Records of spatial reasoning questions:
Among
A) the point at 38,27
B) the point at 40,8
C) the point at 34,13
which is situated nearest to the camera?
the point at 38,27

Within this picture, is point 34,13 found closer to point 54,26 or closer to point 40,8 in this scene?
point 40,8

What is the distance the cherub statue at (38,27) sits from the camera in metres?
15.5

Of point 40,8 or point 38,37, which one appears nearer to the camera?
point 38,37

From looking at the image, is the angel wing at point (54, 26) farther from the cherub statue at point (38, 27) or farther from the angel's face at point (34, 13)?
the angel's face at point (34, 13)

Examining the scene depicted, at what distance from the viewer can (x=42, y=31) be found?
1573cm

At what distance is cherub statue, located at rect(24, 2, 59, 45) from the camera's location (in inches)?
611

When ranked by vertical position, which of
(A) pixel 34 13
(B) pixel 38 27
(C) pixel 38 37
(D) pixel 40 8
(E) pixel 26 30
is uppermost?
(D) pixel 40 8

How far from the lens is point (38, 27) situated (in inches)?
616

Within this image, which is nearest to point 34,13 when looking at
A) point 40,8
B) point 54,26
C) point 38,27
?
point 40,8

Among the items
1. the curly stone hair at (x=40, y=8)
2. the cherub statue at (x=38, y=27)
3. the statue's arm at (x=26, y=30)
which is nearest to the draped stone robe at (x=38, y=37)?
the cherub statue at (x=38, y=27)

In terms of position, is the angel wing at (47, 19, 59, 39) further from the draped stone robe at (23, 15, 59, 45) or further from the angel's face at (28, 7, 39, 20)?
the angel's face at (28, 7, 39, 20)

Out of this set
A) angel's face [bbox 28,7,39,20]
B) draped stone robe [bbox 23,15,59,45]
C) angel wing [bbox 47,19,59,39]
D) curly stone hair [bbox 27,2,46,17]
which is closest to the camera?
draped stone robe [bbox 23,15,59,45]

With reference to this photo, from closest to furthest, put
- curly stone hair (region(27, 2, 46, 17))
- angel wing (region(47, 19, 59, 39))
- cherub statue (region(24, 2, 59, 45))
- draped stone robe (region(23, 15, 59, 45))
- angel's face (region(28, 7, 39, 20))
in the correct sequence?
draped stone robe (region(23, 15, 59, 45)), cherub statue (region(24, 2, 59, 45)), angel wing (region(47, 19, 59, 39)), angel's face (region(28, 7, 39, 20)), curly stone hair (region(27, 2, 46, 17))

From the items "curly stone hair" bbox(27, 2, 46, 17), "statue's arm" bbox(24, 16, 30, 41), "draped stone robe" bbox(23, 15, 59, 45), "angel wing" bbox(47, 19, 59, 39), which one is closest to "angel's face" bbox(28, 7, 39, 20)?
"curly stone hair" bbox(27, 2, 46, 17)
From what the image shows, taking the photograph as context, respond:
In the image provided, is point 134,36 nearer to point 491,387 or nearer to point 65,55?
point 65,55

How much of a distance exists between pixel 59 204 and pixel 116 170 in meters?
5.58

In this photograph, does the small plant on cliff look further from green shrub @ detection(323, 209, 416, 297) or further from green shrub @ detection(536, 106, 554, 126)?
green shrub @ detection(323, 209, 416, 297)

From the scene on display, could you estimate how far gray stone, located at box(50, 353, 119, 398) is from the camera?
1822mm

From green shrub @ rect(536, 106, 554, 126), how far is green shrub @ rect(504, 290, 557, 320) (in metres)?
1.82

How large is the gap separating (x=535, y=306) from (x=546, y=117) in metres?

= REQUIREMENTS =
Only the lines from the one that contains "From what the" to the end of the data should be output, exactly as they appear.

= EXERCISE RESPONSE =
From what the image shows, taking the photograph as context, respond:
In the image provided, is point 134,36 nearer to point 491,387 or nearer to point 65,55?
point 65,55

How much of a distance exists between pixel 59 204 and pixel 116 170 in meters?
5.58

In this photograph, does the small plant on cliff look further from green shrub @ detection(323, 209, 416, 297) or further from green shrub @ detection(536, 106, 554, 126)?
green shrub @ detection(323, 209, 416, 297)

From the scene on display, could you estimate how far gray stone, located at box(50, 353, 119, 398) is from the camera?
1822mm

From green shrub @ rect(536, 106, 554, 126), how far is green shrub @ rect(504, 290, 557, 320) (in metres)?
1.82

How large is the gap separating (x=535, y=306) from (x=546, y=117) in metres?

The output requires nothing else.